Ergebnis: 93 Prozent der untersuchten Milchproben überschritten die ukrainischen Strahlengrenzwerte für Kinder um das bis zu 16-Fache. In Beeren wurde bis zu 4,5 Mal so viel Strahlung nachgewiesen wie zulässig. In getrockneten Pilzen lag der Messwert mit 288.000 Becquerel pro Kilo sogar 115 Mal so hoch wie zugelassen. Proben aus der Nähe von Kiew, die als Gegenprobe untersucht wurden, waren laut Greenpeace aber nicht übermässig belastet. Insgesamt wurden 114 Proben getestet.

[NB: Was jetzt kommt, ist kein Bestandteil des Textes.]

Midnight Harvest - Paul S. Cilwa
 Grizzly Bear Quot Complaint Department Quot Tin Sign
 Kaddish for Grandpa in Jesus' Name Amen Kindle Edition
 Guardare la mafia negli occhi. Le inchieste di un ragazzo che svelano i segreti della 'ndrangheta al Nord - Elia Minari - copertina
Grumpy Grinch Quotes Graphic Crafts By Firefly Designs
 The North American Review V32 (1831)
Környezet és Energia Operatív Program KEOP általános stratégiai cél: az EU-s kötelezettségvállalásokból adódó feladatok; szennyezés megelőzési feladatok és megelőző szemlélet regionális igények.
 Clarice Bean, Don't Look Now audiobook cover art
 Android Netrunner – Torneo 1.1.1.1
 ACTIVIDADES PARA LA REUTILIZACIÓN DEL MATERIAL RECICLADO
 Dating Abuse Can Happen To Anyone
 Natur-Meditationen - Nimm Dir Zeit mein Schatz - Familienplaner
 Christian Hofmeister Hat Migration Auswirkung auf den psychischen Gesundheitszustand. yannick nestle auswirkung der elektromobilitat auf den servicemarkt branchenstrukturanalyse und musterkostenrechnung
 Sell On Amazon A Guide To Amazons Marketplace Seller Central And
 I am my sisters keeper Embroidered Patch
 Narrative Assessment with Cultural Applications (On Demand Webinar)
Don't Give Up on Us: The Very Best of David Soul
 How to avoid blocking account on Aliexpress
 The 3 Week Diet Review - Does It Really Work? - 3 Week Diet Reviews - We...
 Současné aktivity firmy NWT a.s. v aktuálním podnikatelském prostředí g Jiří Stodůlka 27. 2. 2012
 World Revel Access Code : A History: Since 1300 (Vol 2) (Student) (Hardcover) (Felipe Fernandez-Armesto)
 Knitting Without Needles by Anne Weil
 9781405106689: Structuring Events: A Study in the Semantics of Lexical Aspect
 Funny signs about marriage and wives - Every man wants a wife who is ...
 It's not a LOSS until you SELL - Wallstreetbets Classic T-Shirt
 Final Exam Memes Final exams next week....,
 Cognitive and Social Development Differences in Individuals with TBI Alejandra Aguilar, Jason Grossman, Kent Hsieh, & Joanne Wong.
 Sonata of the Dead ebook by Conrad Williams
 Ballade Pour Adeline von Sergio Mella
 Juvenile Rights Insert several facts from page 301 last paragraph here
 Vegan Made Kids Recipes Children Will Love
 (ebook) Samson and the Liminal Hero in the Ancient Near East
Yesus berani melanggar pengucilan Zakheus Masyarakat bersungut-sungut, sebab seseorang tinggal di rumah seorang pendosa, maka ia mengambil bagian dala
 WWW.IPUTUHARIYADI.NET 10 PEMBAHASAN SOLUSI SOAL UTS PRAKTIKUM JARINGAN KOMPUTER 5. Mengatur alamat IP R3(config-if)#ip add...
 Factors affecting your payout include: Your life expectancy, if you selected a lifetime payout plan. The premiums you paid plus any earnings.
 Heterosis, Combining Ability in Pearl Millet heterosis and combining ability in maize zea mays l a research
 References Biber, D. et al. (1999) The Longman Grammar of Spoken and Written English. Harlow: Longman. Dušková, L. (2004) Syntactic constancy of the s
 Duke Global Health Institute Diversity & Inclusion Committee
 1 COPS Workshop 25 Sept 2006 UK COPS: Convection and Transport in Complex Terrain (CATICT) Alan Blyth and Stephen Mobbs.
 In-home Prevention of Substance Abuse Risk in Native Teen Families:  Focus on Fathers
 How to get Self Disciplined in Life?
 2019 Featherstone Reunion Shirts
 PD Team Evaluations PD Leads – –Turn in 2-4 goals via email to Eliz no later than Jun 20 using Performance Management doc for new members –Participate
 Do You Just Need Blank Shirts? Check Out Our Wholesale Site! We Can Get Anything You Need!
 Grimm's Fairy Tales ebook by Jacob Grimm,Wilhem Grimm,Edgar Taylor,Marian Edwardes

Messungen nicht repräsentativ

Die Umweltgruppe betonte, dass die Messungen nicht repräsentativ seien, sondern nur eine «Pilotstudie». Staatlich finanzierte Messungen bis zum Jahr 2009 zeigen jedoch eine ähnliche Tendenz, wie der Studienleiter des Gebiets Rokytne, Wolodimir Schuljak, auf einer Greenpeace-Tagung berichtete. So waren nach seinen Angaben in der Region im Jahr 2000 rund 60 Prozent der untersuchten Pilze zu stark radioaktiv belastet; 2009 waren es - nach erheblichen Schwankungen über die Jahre - sogar 76 Prozent. Pilze und Milch seien die Hauptquellen einer übermässigen Strahlenbelastung der Bewohner, die sich 2009 noch bei 25 Prozent der Bevölkerung der Region habe nachweisen lassen.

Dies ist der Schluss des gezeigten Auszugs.